++++ Dataset content ++++
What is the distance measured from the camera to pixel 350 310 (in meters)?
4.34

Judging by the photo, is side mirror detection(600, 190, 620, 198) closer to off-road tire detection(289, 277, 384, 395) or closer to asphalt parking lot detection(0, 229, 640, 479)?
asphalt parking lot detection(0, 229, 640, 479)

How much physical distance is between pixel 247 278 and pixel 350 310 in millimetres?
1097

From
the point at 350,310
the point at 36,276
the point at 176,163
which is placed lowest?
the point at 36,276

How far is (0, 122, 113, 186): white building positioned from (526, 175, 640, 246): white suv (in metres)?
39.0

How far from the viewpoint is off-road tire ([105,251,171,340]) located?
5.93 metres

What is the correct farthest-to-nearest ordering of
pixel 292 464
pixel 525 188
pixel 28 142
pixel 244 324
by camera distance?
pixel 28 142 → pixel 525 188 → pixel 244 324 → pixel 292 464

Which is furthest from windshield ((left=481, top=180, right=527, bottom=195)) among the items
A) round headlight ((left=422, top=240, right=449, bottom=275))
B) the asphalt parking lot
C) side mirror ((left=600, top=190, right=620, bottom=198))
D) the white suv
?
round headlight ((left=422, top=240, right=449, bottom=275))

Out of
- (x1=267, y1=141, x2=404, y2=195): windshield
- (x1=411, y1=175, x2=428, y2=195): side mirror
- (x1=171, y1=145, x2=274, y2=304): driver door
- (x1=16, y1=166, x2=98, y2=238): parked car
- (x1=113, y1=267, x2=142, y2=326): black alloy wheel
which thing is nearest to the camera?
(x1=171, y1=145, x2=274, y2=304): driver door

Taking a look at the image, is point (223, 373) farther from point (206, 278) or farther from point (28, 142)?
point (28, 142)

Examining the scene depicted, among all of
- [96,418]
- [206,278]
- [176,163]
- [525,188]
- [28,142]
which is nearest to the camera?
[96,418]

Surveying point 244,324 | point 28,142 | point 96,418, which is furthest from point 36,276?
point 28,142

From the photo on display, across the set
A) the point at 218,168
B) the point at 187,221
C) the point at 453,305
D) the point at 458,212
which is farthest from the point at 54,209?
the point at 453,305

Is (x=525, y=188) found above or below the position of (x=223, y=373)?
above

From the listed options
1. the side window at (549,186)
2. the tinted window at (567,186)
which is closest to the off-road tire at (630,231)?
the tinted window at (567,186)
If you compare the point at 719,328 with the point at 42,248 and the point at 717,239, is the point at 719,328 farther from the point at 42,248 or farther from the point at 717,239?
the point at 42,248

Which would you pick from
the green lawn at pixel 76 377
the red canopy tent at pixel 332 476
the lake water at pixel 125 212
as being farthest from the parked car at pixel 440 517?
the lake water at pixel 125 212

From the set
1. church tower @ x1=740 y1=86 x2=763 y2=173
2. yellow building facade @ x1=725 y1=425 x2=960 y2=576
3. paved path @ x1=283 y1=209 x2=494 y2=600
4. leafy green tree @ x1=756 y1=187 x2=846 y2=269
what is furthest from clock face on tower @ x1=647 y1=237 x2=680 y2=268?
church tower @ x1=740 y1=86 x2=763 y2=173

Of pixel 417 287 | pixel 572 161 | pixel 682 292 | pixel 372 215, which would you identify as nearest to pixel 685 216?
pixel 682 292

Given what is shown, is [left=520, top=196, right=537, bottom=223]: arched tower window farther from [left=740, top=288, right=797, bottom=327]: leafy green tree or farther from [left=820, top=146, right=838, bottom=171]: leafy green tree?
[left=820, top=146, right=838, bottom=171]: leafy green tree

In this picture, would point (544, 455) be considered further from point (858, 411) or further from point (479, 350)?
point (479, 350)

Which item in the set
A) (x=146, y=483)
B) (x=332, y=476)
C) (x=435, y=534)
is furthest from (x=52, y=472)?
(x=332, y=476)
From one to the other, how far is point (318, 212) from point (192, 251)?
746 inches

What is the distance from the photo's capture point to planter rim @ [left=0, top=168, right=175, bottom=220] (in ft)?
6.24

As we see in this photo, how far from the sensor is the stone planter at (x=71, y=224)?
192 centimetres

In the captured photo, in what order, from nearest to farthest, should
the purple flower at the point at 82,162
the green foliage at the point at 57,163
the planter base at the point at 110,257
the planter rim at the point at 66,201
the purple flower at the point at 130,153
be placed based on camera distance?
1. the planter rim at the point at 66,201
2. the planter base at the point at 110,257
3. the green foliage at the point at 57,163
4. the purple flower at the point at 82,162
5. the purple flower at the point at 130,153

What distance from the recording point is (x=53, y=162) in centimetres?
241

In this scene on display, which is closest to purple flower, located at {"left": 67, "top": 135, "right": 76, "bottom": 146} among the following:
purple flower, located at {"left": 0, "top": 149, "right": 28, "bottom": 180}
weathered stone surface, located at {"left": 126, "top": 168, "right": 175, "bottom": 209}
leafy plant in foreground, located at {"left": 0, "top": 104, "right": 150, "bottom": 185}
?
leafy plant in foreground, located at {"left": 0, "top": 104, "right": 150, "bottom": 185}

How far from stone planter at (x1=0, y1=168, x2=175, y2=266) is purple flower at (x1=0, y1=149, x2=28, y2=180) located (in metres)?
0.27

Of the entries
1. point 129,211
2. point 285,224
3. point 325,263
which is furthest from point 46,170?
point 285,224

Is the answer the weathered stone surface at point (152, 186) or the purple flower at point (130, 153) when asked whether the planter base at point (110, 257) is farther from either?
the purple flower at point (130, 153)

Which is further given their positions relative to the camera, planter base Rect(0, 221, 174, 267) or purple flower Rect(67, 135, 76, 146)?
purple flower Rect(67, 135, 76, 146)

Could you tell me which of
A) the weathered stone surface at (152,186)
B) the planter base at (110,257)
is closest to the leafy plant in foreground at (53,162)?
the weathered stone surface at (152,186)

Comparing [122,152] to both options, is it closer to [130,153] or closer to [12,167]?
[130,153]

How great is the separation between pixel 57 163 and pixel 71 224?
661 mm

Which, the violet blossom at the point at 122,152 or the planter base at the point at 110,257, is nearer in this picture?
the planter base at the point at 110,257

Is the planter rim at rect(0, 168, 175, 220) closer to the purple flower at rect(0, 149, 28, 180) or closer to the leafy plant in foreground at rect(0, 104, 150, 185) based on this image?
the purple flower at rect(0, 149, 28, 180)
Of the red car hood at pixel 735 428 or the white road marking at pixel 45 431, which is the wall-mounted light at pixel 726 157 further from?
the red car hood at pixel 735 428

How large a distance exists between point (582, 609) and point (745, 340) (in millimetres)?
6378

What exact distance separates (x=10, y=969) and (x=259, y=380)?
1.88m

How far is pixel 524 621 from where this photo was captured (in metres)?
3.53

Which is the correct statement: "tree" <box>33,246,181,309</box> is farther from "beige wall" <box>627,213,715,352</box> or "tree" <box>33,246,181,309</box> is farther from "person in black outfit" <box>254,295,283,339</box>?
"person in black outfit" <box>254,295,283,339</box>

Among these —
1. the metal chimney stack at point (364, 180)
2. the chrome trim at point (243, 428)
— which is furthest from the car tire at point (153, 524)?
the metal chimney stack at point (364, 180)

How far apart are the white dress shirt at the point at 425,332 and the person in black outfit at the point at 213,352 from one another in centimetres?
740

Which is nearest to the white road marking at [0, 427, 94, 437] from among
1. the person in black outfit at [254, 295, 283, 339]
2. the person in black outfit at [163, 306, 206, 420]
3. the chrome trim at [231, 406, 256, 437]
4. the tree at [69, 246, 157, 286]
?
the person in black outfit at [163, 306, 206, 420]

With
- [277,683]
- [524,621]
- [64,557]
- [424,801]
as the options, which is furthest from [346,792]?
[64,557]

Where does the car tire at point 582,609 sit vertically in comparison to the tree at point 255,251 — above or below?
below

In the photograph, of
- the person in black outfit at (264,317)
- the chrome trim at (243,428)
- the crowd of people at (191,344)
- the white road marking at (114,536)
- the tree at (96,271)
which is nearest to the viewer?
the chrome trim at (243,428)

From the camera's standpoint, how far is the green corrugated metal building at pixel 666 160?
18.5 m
++++
__The problem__. Please output, unchanged, the lines of the listing between the line holding "How much physical" and the line holding "pixel 28 142 →", inclusive.

__Solution for this problem__.
How much physical distance is between pixel 247 278 and pixel 350 310 in millimetres?
1097

From
the point at 350,310
the point at 36,276
the point at 176,163
which is placed lowest?
the point at 36,276

How far is (0, 122, 113, 186): white building positioned from (526, 175, 640, 246): white suv (in metres)?
39.0

How far from the viewpoint is off-road tire ([105,251,171,340]) located?
5.93 metres

What is the correct farthest-to-nearest ordering of
pixel 292 464
pixel 525 188
pixel 28 142
pixel 244 324
by camera distance?
pixel 28 142 → pixel 525 188 → pixel 244 324 → pixel 292 464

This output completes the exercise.